Kuala Lumpur (Malaysia) – Scoppia la pornofobia in Malaysia che, per ovviare al problema, prescrive una cura a base di firewall e sistemi di filtraggio a tutti gli ISP del paese. Il segretario di stato Mashitah Ibrahim ha dichiarato che le giovani generazioni di malaysiani stanno diventando pornodipendenti grazie allo sviluppo incontrollato della Rete.

La stampa locale, citando fonti cinesi, parla di 200 milioni di siti porno accessibili, con un paio di agili click, direttamente dai maggiori motori di ricerca.
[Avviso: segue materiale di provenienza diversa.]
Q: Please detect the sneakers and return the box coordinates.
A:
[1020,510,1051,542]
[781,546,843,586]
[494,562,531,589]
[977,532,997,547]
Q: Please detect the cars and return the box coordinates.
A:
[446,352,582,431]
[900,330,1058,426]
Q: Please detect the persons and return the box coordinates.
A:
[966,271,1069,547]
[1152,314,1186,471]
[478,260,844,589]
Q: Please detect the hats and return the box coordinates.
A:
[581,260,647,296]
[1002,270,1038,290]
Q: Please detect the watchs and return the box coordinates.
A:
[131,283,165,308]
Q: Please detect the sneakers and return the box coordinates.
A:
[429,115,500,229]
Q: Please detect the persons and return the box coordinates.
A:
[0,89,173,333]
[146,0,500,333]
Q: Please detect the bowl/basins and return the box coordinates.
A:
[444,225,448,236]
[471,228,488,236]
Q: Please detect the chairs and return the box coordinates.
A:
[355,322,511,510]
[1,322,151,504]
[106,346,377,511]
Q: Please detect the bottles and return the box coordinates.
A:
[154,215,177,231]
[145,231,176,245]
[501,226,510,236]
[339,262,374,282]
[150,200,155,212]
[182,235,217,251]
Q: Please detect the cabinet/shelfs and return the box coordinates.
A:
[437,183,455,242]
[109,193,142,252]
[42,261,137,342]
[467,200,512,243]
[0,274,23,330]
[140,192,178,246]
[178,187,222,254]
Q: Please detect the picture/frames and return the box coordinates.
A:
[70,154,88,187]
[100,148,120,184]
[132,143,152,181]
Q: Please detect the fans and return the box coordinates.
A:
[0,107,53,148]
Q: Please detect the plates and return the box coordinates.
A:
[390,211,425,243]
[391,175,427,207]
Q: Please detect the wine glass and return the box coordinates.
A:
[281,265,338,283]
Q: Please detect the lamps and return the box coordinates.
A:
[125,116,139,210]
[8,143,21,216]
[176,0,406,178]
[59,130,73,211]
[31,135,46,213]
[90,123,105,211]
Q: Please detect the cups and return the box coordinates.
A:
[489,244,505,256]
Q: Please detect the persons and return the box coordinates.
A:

Il Primo Ministro, Najib Razak, è intervenuto nel dibattito utilizzando toni addirittura drammatici in una nota ufficiale: “la presenza di tutti questi siti pornografici ci preoccupa molto, sopratutto per i più piccoli”.

Tecnologia sì, ma in nome della pubblica morale: “Anche se siamo totalmente favorevoli alle nuove tecnologie”, continua il premier nel comunicato, “dobbiamo pur sempre considerare l’altro lato della medaglia”. E quindi via con le connessioni limitate , a partire da tutti gli istituti scolastici primari e superiori, uffici pubblici e grandi sedi universitarie.
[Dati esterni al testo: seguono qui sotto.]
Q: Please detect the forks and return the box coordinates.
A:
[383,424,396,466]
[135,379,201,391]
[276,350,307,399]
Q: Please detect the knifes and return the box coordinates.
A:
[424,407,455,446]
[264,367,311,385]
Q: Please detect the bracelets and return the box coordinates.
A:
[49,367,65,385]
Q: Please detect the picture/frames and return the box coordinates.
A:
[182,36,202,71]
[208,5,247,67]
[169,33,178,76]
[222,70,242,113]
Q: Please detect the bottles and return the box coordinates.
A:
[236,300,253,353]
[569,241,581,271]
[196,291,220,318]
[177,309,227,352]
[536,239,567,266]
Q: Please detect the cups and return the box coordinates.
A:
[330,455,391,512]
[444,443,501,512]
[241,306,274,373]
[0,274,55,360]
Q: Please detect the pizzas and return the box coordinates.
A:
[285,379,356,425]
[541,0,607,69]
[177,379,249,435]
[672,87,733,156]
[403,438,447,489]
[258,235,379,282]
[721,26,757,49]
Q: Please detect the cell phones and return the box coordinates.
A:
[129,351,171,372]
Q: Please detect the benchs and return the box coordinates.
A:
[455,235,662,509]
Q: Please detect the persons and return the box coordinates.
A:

Il Governo ha inoltre varato un programma per la distribuzione di appositi software che permettano ai genitori di controllare i siti visitati dai propri figli quando si rinchiudono misteriosamente, per ore, all’interno delle loro camerette dove, forse con una certa leggerezza parentale, si trovano molti PC domestici. “Il problema fondamentale della pornomania che affligge i giovani – sostengono degli psicologi di Kuala Lampur – è che non esiste comunicazione con i parenti: per questo preferiscono chiudersi nel mondo del sesso virtuale”.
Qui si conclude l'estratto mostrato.